What you will do:
Set out every line of the material below as a numbered list, skipping blank lines and leaving out the pictures.

———

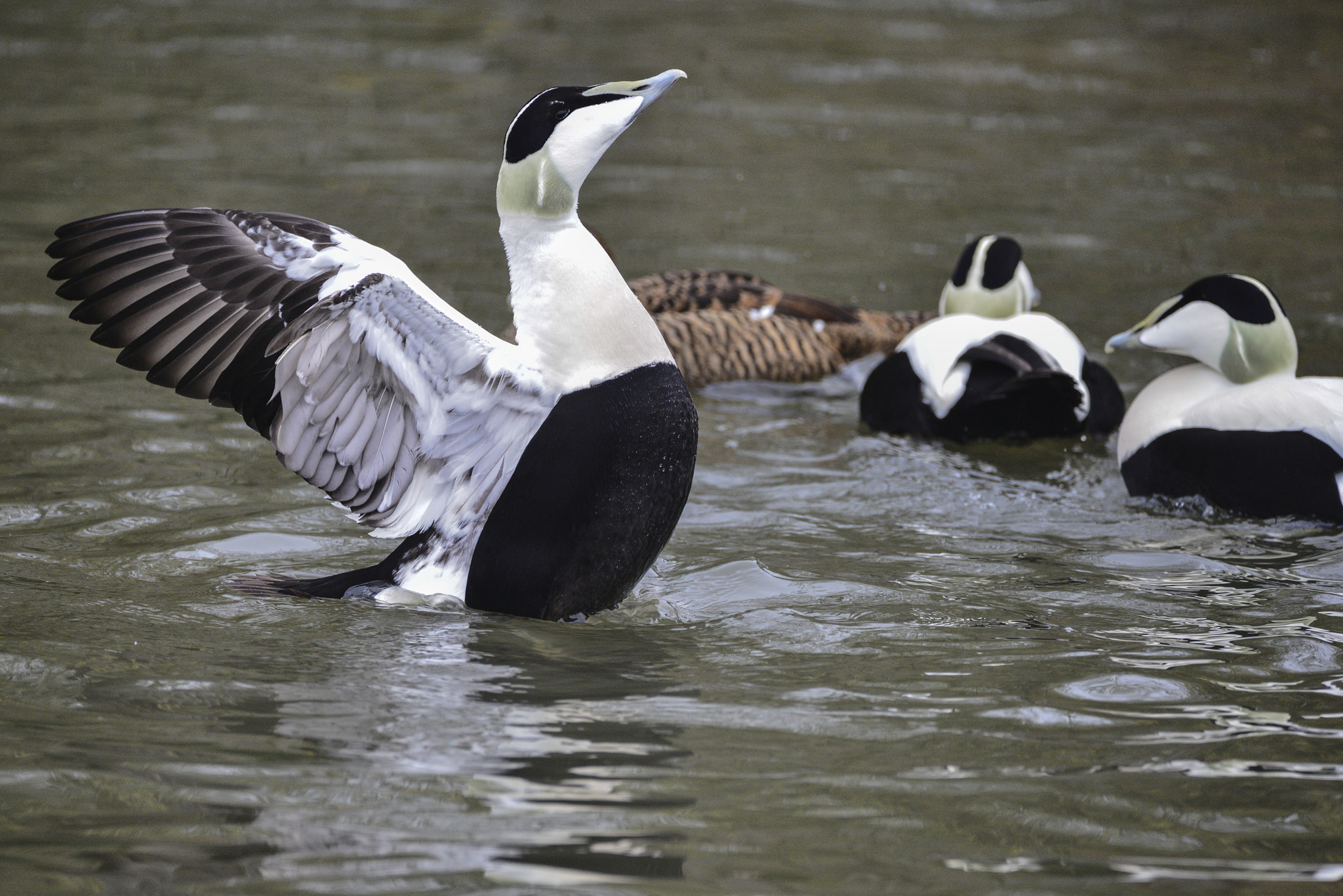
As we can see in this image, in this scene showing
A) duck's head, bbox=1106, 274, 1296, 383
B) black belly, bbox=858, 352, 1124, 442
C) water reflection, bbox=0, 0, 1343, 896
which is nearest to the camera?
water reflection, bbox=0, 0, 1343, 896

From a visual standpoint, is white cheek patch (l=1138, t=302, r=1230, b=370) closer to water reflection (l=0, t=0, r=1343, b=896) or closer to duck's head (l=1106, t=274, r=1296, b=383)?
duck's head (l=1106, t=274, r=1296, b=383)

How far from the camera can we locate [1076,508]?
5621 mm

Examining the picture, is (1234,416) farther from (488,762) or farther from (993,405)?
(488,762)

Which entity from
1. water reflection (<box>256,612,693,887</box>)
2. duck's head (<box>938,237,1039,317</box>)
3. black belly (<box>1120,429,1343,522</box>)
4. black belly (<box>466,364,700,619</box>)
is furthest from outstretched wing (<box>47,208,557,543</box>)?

———

Answer for this exercise:
1. As we can see in this image, in this scene showing
2. A) duck's head, bbox=1106, 274, 1296, 383
3. B) black belly, bbox=858, 352, 1124, 442
4. C) water reflection, bbox=0, 0, 1343, 896
5. which is nearest to the camera?
6. water reflection, bbox=0, 0, 1343, 896
7. From a visual standpoint, is white cheek patch (l=1138, t=302, r=1230, b=370) closer to water reflection (l=0, t=0, r=1343, b=896) or closer to duck's head (l=1106, t=274, r=1296, b=383)?
8. duck's head (l=1106, t=274, r=1296, b=383)
9. How far from the camera can we locate [1076,508]?
10. 5621 mm
11. Examining the picture, is (1234,416) farther from (488,762) or farther from (993,405)?
12. (488,762)
13. Which entity from
14. 1. water reflection (<box>256,612,693,887</box>)
15. 2. duck's head (<box>938,237,1039,317</box>)
16. 3. black belly (<box>1120,429,1343,522</box>)
17. 4. black belly (<box>466,364,700,619</box>)
18. is furthest from outstretched wing (<box>47,208,557,543</box>)?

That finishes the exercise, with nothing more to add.